While my dad was a business owner, as a kid I was more exposed to the effects (him being at my mid-day baseball games while other dad’s were at work) than the causes. You could say that I liked what entrepreneurship yielded, but I was pretty clueless about what it actually took to pull off.

Why?

Well, in retrospect and with more than a decade of owning a business under my belt now, it makes sense now.

Companies are really expensive to run.

As freelancers, we have it pretty easy. Many of us work from home, and if we don’t we’re paying a few hundred a month at a co-working space. Our fixed overhead is made up of: 1) the money we need to pay our personal bills and 2) any subscriptions/fees for the software or services we need to stay in business, like invoicing software or our annual accounting bill.

During the last recession, business was so good I started to scale. I hired people. I leased and outfitted an office. And before I knew it, my ho-hum freelancing business was spending tens of thousands a dollars a month on overhead – and that’s before I take anything home (to pay my mortgage, etc.)

Most of the companies you have worked for, or will work for, have high overhead. If they’re smaller businesses, they likely actually have loans or lines of credit that they’re repaying.

And whenever these companies start to either doubt their viability or materially feel the effects of a recession, they start the cut expenses. And, more often than not, the #1 expense a business shoulders are it’s people.

If a business decides to let go of a full-time designer, often times the following plays out:

  • That designer decides that this is their chance to start their own business.

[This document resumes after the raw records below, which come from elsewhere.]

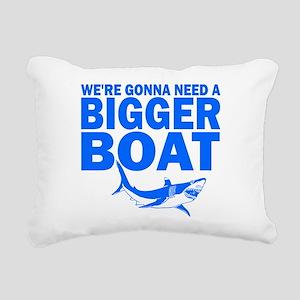 BiggerBoatJaws Rectangular Canvas Pillow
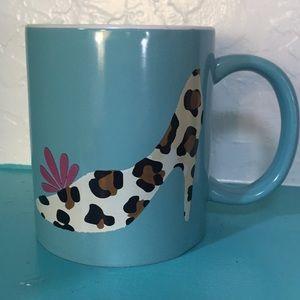 High Heels Coffee CUP Cute!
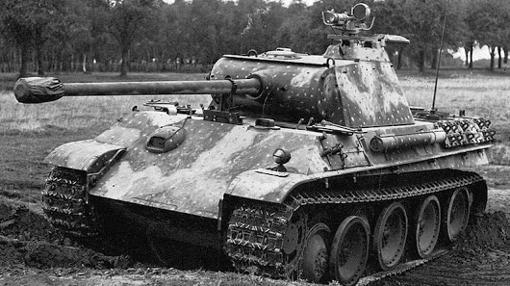 Panther V, el terror de los Sherman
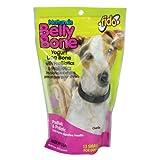 Belly Bone Yogurt Dog Bone – Small 13 pack, My Pet Supplies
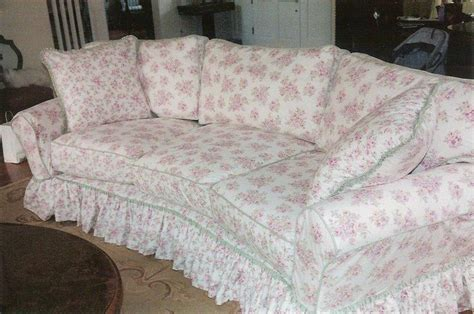 shabby chic sofa slipcover sofa slipcover made from shabby chic duvet covers from target furniture pinterest nice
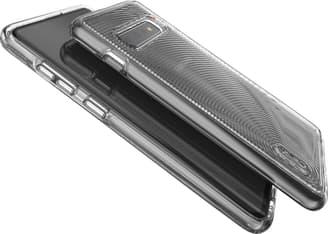 Gear4 D3O Battersea -suojakuori, Samsung Galaxy S10+, läpinäkyvä, kuva 5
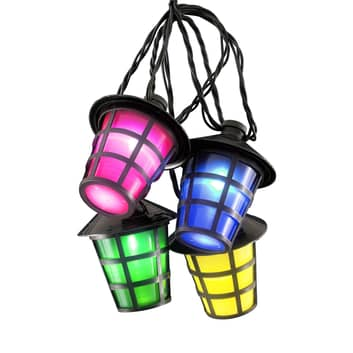 Udendørs-lyskæde Papirlanterne 20 LED-lant. kulørt
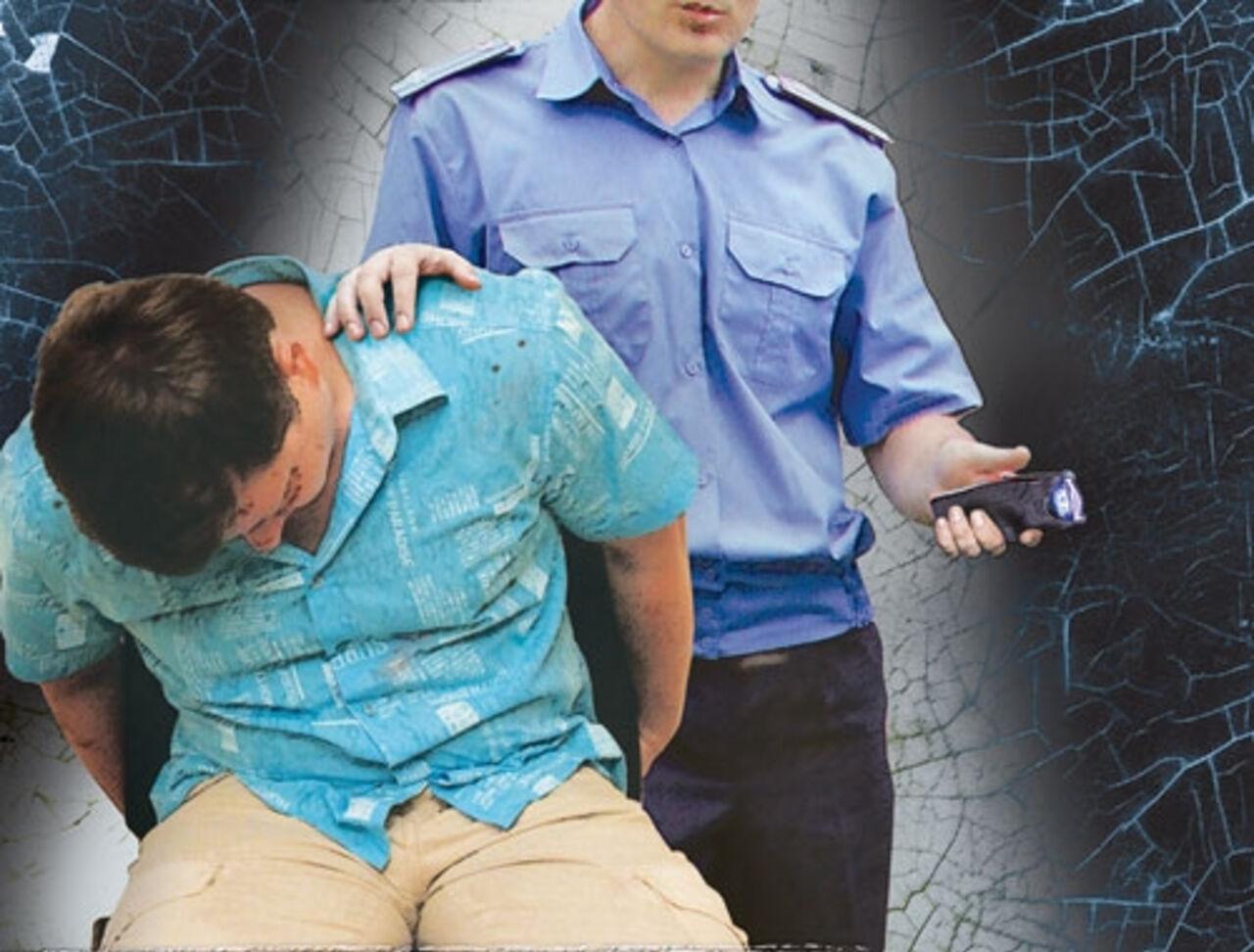 Пытки парней в картинках 13 фотография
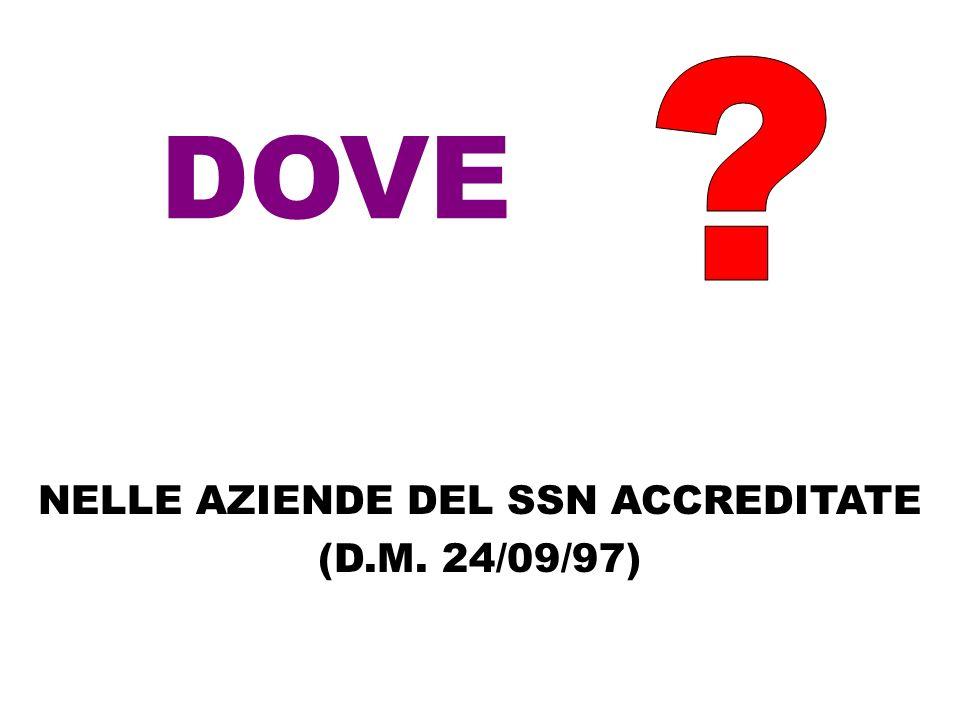 NELLE AZIENDE DEL SSN ACCREDITATE (D.M. 24/09/97)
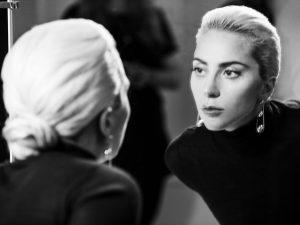Gaga estrela comercial da Tiffany & Co. que será lançado no Super Bowl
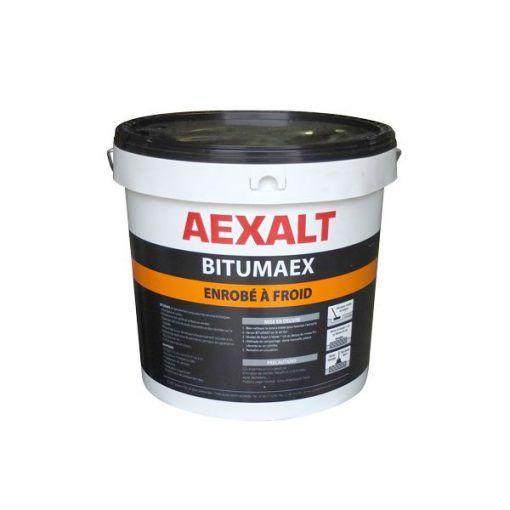 Enrobé à froid spéciale voirie noir et rouge 25kg BITUMAEX Aexalt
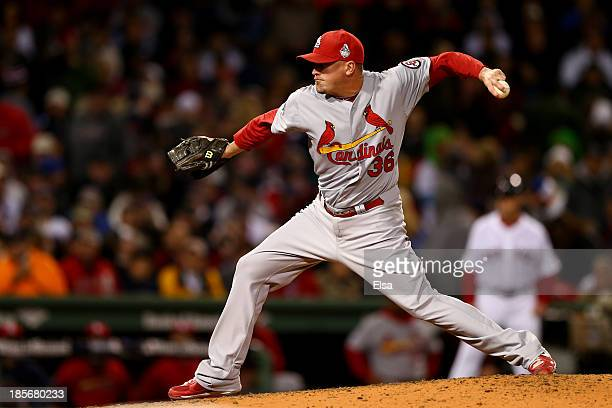 Randy Choate of the St Louis Cardinals pitches in the seventh inning against the Boston Red Sox during Game One of the 2013 World Series at Fenway...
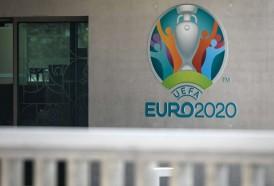 Portal 180 - La Eurocopa se jugará en 2021 en las 12 sedes previstas inicialmente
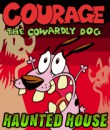 In addition to the  game for your phone, you can download Courage the Cowardly Dog: Haunted House for free.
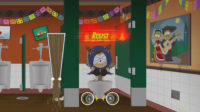 South Park: The Fractured But Whole — From Dusk Till Casa Bonita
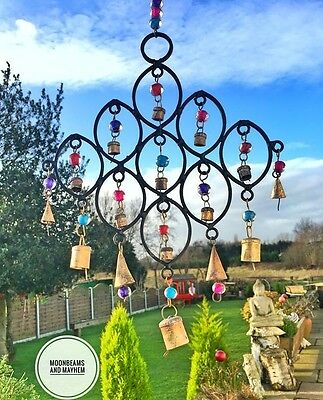 Enchanting New Rainbow Bead And Bells Chimes Boho Hippie Festival Mobile Decor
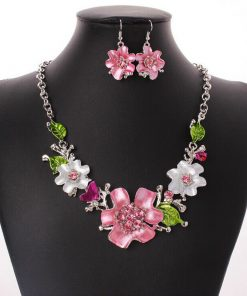 European and American fashion sweet matching necklace earrings temperament wild flower rhinestone necklace set ornament YWhy-002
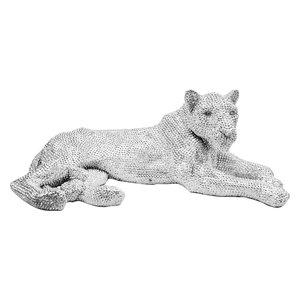 Panthera Statue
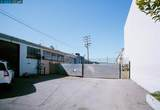 611 85TH AVE - Photo 1
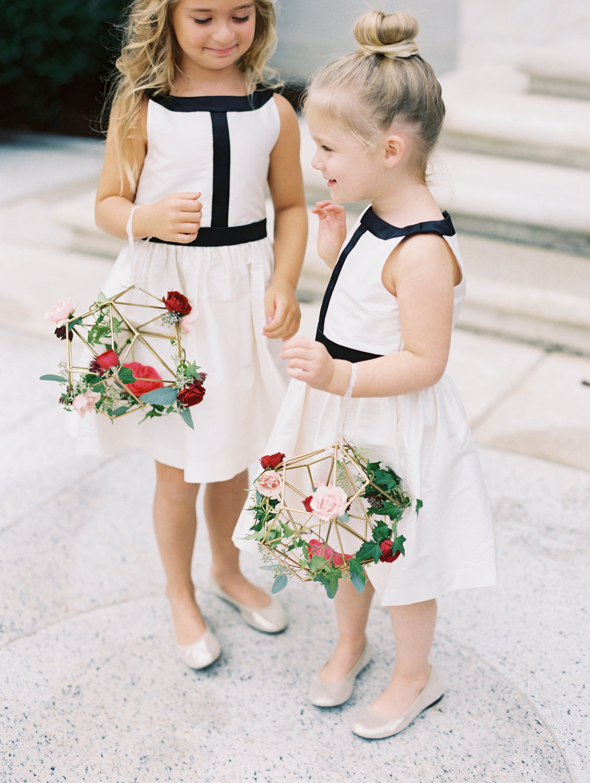 flower girl flowers - photo by Abby Jiu Photography http://ruffledblog.com/modern-metallics-wedding-in-downtown-washington-dc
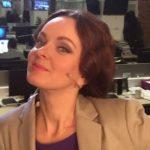 Ольга Арсланова: биография, личная жизнь, семья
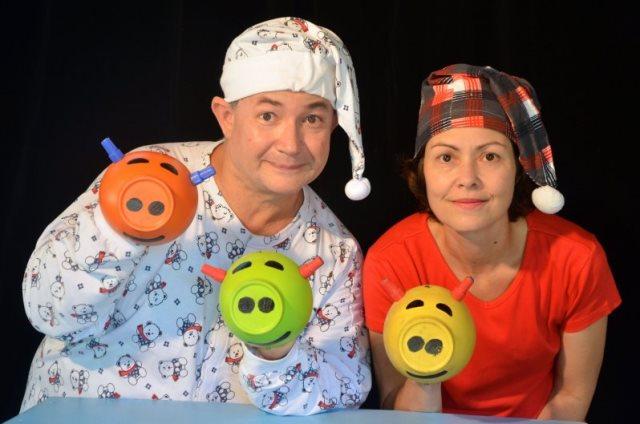 Inzôonia: dois amigos em busca de maneiras divertidas para espantar a falta de sono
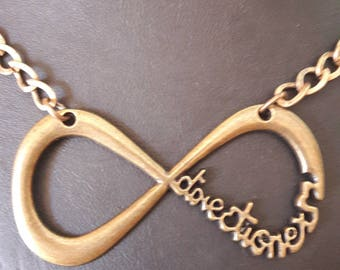 To infinity... we love this pretty necklace!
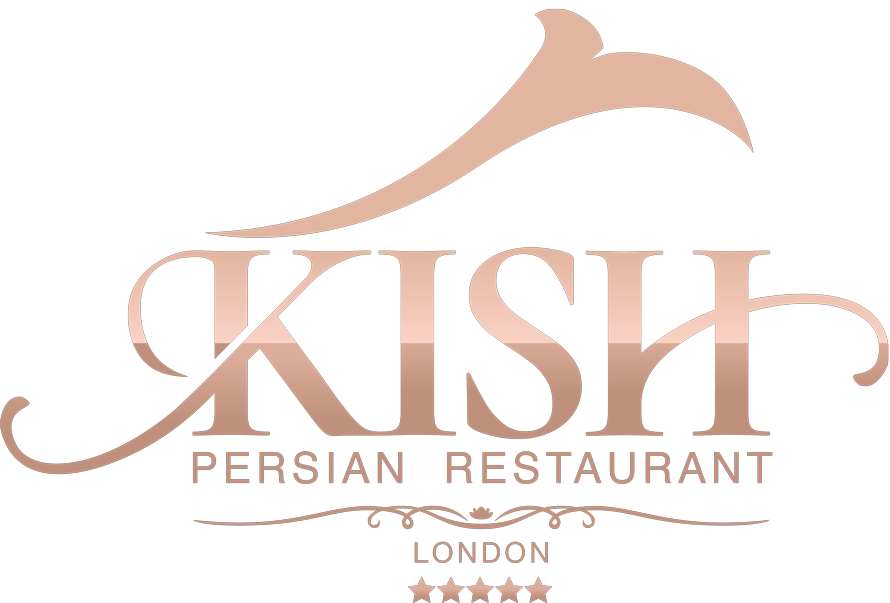 Kish Persian Restaurants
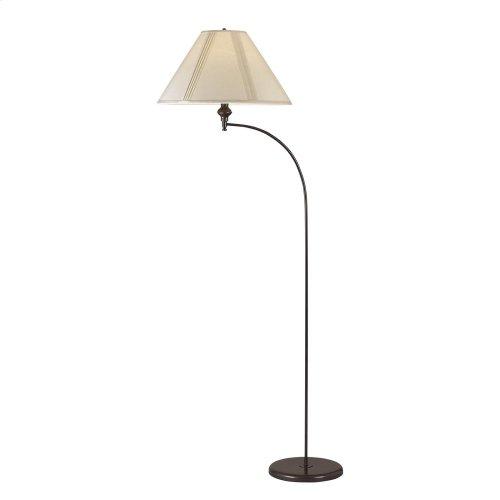 150W 3 Way Mini Arc Floor Lamp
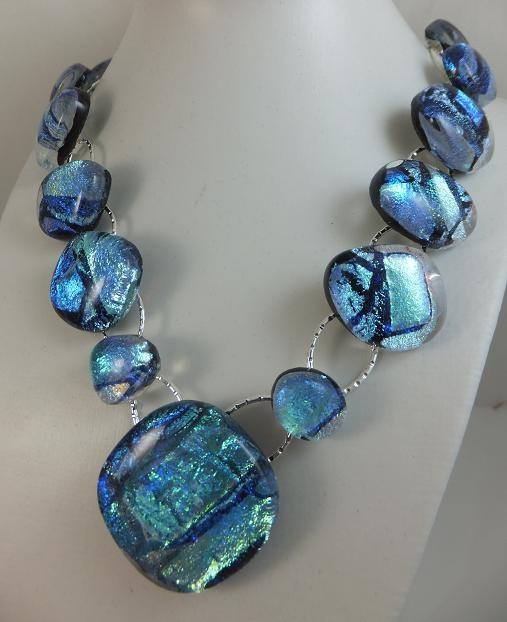 Ice Blue Pendant/Necklace by Cheryl Smith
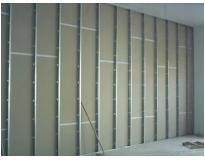 divisória de gesso drywall na BNH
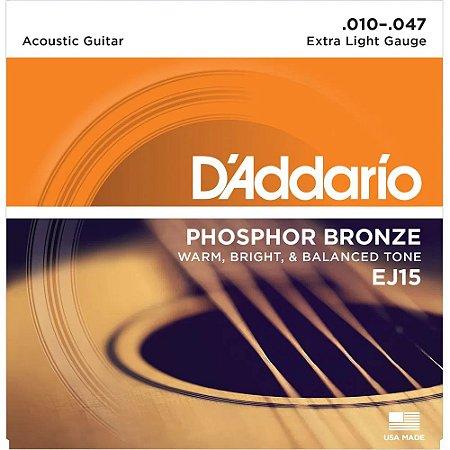 Encordoamento Violão D'Addario 010-047 EJ15 Extra Light Phosphor Bronze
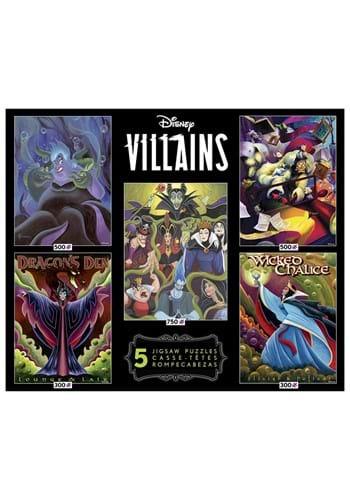 5 in 1 300 500 750 Piece Disney Multi-Pack Villains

This correlates with my own internal data about how many of the readers of Double Your Freelancing started their businesses during the last recession.
  • The business that let go of the designer still has design needs (albeit, potentially fewer), but isn’t willing to commit to the fixed expense of bringing on another, cheaper designer.

Positioning yourself

For many companies – and I hate, hate to say this – sometimes needing to downsize comes as a bit of a relief.

Here’s what I mean by that…

Businesses are complex machines with many moving parts. These machines were often architected on-the-fly: “demand was up, so we hired.”

Sometimes a business finds itself with a full-time web designer, but they actually don’t need that full-time person (or full-time department) to accomplish all the design needs they have.

So – and again, as ridiculous and possibly offensive as this is to write – I know that for many small businesses, forced downsizing gives them an out to live another day and try to rewire how things are done internally.

By incorporating a keen eye for business and your skillset/experience into how you position yourself in a market, you can establish yourself as the person to not only execute on what needs to still be done, but also do it in such a way that’s leaner than what they’re used to.

Rather than just filling in the gaps – “you now need a designer, I’m a designer” – consider how you can better incorporate a more holistic approach to business problem solving.

What other skills and experience can you combine with your core expertise to make yourself much more compelling to worried companies who are going through a bunch of internal turmoil?

Anchor yourself against cost overhead

People are expensive.

And, forgive me, but if I were to don my cut-throat capitalist hat, it becomes really easy to make the following decision. Do I:

  1. Fire the office manager, who really hasn’t been doing as much as we hoped, who costs us $4,000 a month. Or…
  2. Hire Basecamp @ $99 a month, which can do much of what the office manager was doing. We’ll find a way to fill in the other gaps.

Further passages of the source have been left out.